What makes ASF particularly effective is where it works. Email threads where credentials are discussed across multiple messages. Teams chats where credentials are pasted quickly during troubleshooting. Word documents and internal wikis where credentials are documented for operational handoffs. Incident reports and post-mortem notes written under pressure. These are the environments where traditional pattern-matching tools fail, and where ASF delivers the most value.
In benchmark evaluations, ASF achieved 100% recall with 0% false positives on synthetic datasets containing embedded Azure Storage credentials, compared to 40% recall from traditional regex‑based tools such as CredScan. In more complex scenarios involving multiple credential types and noisy email content, ASF maintained 98.33% recall with 0% false positives. These results were observed on synthetically generated evaluation datasets spanning emails, chats, notes, and documents, designed to reflect how engineers communicate and how credentials may be inadvertently shared in real‑world workflows.
|
Scenario |
Precision |
Recall |
|
Single credential type |
100% |
100% |
|
Complex, multiple credential types |
100% |
98.33% |
ASF is currently integrated into Security Copilot, actively supporting incident response workflows, and working toward deeper integrations with developer platforms such as GitHub to bring contextual credential detection to source code analysis at scale.

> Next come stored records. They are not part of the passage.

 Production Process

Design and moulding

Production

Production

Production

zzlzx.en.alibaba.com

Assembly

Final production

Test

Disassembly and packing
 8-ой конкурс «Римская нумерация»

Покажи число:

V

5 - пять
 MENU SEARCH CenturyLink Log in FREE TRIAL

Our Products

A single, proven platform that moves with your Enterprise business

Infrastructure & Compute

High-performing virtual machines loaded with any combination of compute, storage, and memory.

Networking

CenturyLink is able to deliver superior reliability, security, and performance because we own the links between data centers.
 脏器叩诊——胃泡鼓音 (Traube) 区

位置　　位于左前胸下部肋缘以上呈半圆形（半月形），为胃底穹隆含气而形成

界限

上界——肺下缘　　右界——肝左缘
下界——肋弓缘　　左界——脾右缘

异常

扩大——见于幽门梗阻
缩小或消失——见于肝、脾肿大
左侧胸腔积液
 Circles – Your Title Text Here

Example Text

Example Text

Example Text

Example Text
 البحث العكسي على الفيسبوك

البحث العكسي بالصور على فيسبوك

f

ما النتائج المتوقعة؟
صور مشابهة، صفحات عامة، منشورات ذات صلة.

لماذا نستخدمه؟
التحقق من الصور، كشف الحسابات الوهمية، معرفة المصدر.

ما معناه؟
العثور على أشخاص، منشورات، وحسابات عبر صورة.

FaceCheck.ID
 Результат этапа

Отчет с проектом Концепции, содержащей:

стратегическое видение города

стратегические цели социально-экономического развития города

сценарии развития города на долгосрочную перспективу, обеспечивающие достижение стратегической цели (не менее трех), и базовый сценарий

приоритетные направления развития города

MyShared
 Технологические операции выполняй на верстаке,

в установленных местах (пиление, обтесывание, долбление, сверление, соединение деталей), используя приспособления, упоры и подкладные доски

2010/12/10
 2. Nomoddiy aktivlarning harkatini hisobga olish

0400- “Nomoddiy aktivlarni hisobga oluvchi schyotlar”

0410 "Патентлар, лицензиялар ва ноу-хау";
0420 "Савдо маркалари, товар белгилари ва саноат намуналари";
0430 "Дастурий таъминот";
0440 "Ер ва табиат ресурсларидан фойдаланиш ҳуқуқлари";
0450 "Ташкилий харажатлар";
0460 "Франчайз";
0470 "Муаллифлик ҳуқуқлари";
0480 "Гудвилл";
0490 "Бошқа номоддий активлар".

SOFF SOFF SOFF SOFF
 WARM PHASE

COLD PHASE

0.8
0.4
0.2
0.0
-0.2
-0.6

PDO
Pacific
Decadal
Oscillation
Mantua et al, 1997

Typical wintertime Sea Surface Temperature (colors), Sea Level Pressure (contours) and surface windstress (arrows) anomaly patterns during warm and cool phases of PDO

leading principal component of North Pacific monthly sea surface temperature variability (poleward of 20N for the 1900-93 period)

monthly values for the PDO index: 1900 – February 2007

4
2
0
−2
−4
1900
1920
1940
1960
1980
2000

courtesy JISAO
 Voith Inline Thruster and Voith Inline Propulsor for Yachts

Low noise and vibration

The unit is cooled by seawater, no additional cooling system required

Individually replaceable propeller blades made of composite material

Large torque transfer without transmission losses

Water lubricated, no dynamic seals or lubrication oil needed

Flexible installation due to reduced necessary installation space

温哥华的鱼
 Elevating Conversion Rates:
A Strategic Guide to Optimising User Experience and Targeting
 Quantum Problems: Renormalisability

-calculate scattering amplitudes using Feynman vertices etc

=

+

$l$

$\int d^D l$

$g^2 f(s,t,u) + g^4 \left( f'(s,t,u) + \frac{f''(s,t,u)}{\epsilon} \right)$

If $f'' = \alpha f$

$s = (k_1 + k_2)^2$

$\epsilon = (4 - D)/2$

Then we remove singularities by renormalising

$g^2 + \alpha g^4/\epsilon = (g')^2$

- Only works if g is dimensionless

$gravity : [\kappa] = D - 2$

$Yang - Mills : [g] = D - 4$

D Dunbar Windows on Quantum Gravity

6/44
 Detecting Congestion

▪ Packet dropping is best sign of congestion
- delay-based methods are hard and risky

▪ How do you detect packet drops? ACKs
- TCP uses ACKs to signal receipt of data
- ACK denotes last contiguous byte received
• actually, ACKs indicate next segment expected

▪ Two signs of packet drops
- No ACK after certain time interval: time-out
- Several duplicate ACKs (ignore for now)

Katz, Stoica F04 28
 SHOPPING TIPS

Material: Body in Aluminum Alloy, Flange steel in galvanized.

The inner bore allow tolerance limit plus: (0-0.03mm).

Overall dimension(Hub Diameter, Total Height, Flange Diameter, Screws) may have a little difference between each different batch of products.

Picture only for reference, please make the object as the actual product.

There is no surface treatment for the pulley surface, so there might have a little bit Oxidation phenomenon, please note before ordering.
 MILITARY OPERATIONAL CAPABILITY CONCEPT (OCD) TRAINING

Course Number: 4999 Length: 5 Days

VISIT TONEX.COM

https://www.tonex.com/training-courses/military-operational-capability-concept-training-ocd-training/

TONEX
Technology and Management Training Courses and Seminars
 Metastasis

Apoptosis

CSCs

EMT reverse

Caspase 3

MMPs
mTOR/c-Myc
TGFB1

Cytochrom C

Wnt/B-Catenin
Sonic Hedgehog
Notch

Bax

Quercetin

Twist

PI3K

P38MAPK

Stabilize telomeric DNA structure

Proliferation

Using ASF in Security Copilot
ASF is available as a skill in Microsoft Security Copilot, making credential detection a seamless part of analyst workflows.
How to use ASF:
- Enable the ASF skill in Security Copilot via “Manage Sources” → “Manage Plugins” (Figure 1)
- Select “FindSecretInText” from Promptbook (Figure 2)
- Submit unstructured content directly in the Copilot prompt: paste the text blob that might contain credentials (Figure 3)
- ASF analyzes the content using its multi-agent workflow, detecting credentials and associated doors (Figure 4)
- Review actionable findings with contextual details
Figure 1. Enabling the Agentic Secret Finder (ASF) skill in Microsoft Security Copilot
Figure 2. Selecting the FindSecretInText prompt, which invokes ASF’s multi‑step credential detection and verification workflow
Figure 3. Submitting a text blob containing embedded credentials for analysis (example is synthetic)
Figure 4. ASF output with detected credentials and associated doors (example credentials and associated doors are synthetic)
What’s Next for ASF
ASF is a living capability. Over the next six months, we are working towards coverage and deepening integrations:
- Exploring integrations with GitHub to reduce false positives in credential scanning for code repositories
- Optimizing for large-scale analysis to handle enterprise-wide scans efficiently with reduced latency
- Exploring graph-based risk modeling to map relationships between credentials, services, and attack paths
Our long-term vision goes beyond detection: we want to help security teams understand how credentials are used, what risks exist if they’re exposed, and what the impact of rotation or revocation would be. By moving from “what’s leaked” to “what does it mean,” ASF will enable smarter prioritization, faster response, and more confident decision-making.